Home is no better. The kitchen is a disaster zone. I can't remember the last time I cooked a meal, let alone washed a plate. I'm fairly certain I haven't showered since Thursday. I've taken over the sofa, along with two thirds of the living room. Owlinabox is wedged somewhere between two pillows. My boyfriend and I are engaged in a silent battle of wills. He doesn't like me leaving the tiny pair of scissors on the sofa, something about it being sharp and dangerous blablabla, and yet that's where I need it. He moves it to the coffee table. I move it back to my lap. We glare at each other menacingly.

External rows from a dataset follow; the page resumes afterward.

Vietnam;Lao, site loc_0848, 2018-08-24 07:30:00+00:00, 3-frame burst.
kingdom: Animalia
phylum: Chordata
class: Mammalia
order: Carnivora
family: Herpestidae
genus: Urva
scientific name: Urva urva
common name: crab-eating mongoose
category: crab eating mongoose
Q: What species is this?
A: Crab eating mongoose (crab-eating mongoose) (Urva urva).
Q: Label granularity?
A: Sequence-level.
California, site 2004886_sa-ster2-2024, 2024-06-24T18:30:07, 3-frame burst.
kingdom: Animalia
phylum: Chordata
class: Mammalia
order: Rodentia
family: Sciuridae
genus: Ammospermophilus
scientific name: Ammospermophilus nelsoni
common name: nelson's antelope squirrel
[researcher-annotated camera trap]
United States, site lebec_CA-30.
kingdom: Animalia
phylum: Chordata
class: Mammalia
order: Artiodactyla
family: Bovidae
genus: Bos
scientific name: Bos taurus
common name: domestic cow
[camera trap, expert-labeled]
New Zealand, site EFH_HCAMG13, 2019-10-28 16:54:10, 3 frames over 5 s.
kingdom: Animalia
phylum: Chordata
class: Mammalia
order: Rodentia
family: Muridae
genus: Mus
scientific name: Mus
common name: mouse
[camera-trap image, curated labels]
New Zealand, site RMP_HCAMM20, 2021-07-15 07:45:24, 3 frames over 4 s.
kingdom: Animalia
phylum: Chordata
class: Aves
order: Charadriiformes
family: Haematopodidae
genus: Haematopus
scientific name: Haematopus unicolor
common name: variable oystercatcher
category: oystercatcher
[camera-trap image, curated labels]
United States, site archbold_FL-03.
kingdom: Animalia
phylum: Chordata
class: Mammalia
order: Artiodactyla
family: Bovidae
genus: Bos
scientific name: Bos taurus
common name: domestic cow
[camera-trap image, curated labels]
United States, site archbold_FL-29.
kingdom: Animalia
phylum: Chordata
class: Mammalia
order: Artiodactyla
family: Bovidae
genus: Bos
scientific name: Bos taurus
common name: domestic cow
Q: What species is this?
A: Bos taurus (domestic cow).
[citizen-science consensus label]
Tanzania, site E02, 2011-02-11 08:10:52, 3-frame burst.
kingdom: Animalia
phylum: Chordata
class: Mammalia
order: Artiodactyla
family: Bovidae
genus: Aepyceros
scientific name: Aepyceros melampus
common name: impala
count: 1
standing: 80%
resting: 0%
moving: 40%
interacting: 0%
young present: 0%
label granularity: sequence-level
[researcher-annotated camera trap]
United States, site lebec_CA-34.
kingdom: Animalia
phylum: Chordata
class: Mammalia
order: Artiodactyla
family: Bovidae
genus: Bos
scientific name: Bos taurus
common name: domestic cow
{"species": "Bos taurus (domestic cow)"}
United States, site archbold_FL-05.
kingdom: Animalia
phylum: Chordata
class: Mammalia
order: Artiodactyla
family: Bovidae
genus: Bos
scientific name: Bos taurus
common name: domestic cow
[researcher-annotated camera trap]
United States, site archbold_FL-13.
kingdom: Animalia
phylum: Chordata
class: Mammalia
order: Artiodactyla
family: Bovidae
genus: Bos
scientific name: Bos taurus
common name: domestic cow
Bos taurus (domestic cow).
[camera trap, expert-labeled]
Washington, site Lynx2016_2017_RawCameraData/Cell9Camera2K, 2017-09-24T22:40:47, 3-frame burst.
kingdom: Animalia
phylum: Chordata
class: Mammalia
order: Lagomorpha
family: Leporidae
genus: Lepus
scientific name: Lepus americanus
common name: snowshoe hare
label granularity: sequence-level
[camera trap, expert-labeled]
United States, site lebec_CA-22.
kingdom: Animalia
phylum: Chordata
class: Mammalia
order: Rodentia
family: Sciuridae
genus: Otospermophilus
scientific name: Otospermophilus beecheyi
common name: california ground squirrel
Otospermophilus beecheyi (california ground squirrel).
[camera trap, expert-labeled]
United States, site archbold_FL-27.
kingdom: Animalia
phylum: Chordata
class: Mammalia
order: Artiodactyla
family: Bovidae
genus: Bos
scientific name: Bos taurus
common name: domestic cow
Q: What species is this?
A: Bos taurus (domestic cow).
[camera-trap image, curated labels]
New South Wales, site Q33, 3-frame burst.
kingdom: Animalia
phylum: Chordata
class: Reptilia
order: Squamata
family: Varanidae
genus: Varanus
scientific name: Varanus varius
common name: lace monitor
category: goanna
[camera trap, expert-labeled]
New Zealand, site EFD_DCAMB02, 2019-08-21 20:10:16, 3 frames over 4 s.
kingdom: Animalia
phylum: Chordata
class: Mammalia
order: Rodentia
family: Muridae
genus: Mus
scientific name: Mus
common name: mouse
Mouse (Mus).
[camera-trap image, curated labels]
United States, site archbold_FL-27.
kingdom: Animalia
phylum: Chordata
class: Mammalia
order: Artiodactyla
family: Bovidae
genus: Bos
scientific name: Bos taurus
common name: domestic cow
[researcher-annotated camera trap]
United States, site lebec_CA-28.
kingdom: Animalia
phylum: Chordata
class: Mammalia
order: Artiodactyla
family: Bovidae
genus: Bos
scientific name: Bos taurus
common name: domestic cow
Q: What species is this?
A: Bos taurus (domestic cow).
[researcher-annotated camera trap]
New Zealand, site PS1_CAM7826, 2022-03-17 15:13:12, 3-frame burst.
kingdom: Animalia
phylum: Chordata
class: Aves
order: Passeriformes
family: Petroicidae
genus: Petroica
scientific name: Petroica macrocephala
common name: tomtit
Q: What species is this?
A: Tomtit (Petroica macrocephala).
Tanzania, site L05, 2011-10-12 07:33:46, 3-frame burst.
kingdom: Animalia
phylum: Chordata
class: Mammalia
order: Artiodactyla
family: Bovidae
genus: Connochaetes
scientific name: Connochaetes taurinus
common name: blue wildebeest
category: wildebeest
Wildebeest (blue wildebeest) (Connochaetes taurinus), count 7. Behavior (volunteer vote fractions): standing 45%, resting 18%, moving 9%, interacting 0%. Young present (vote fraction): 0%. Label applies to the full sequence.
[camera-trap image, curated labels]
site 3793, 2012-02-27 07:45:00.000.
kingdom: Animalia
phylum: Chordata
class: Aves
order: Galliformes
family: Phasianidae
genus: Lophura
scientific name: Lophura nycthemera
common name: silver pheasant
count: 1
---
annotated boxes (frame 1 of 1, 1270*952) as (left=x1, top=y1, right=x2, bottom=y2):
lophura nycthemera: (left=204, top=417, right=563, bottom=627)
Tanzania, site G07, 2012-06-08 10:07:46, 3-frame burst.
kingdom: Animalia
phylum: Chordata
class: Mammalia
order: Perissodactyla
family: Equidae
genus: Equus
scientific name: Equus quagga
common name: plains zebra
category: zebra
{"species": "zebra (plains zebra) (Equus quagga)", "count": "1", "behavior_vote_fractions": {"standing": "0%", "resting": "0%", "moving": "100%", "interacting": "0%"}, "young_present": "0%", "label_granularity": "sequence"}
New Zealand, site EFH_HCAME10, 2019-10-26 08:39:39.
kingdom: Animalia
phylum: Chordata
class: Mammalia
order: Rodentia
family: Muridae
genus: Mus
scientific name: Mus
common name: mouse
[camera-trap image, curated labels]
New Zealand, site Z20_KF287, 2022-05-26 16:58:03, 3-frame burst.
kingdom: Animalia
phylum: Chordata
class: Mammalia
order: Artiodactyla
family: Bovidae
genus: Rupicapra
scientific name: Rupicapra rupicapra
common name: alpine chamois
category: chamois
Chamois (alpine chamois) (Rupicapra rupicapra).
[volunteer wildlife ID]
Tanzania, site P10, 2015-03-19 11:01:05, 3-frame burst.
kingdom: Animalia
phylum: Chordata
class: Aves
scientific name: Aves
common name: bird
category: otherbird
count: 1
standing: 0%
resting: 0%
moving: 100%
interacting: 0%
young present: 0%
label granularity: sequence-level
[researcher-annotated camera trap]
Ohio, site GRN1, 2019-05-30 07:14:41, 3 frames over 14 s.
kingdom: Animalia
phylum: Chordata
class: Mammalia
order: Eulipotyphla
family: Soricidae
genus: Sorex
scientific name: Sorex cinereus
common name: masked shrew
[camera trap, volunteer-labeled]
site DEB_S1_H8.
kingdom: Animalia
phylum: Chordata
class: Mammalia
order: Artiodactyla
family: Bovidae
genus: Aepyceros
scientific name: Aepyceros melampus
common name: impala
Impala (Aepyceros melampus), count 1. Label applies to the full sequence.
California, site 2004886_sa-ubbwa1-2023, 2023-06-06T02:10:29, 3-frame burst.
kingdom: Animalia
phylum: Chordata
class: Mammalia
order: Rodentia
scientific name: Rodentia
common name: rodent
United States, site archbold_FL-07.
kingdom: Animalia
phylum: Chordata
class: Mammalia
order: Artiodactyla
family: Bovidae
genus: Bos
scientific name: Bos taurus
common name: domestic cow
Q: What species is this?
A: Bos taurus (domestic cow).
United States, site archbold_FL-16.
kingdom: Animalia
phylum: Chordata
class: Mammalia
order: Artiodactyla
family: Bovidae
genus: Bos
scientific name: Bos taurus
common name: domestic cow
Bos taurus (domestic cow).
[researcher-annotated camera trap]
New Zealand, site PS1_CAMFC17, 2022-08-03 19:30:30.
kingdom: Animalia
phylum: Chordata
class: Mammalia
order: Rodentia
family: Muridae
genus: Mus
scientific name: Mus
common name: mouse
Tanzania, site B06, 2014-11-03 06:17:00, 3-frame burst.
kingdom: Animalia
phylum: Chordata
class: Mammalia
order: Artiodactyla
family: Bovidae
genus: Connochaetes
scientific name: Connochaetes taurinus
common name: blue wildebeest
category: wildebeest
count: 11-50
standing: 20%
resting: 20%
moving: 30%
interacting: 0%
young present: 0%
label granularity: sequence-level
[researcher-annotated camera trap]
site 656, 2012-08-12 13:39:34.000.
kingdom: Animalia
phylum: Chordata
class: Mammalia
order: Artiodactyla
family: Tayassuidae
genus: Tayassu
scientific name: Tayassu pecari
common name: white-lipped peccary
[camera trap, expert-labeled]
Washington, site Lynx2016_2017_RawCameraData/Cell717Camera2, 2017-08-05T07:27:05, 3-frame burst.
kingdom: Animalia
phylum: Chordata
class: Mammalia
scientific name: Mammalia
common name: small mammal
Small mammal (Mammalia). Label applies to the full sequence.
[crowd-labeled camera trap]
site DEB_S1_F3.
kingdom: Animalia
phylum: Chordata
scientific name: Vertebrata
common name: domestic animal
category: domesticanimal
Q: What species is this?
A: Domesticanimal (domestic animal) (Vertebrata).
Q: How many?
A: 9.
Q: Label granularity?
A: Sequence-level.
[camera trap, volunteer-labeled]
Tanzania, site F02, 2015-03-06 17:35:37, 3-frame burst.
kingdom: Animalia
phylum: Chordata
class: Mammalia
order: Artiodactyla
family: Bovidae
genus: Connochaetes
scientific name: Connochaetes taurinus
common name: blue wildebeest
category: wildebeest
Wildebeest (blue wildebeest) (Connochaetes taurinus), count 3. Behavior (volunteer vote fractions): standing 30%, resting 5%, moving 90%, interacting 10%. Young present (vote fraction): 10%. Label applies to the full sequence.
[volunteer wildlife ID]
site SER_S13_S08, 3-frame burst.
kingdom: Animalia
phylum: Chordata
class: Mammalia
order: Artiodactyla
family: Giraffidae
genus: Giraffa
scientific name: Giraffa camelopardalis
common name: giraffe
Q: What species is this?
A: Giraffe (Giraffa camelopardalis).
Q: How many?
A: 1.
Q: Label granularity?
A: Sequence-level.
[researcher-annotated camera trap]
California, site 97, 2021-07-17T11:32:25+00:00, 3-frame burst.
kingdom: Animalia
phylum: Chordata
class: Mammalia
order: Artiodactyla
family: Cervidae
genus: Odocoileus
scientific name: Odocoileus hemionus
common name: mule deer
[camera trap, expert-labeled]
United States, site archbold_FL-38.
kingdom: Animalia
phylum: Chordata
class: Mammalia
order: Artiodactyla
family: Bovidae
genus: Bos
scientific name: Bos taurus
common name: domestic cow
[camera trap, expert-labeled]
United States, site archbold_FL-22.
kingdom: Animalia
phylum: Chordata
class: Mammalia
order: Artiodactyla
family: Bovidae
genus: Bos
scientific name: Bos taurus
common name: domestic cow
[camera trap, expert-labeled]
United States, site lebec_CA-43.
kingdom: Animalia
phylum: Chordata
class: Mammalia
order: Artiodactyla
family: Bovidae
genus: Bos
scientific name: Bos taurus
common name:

He retreats to the bedroom.
Here, let me show you:
There is still so much to do. There are boxes to be ordered, magnets to be printed, cake stands to be wrapped, clothes rails and table covers to be sourced. There is rude - but elegant! - customer service to be practised. Then the Waffle and I must make our way to London from our respective rainy hinterlands, carrying our body weight in dough and wool and embroidered aprons. There we will meet, haggard and dishevelled, for the final baking marathon.
I have painted a grim picture, but it will all be alright in the end. We are not brain twins for nothing. Our competitive perfectionism will prevail; our stand will be a dazzling display of wit, rudeness, and desirable goods.
Do come and say hello if you are in town on the 12th of December. And maybe buy a thing or two. Fuck you very much in advance.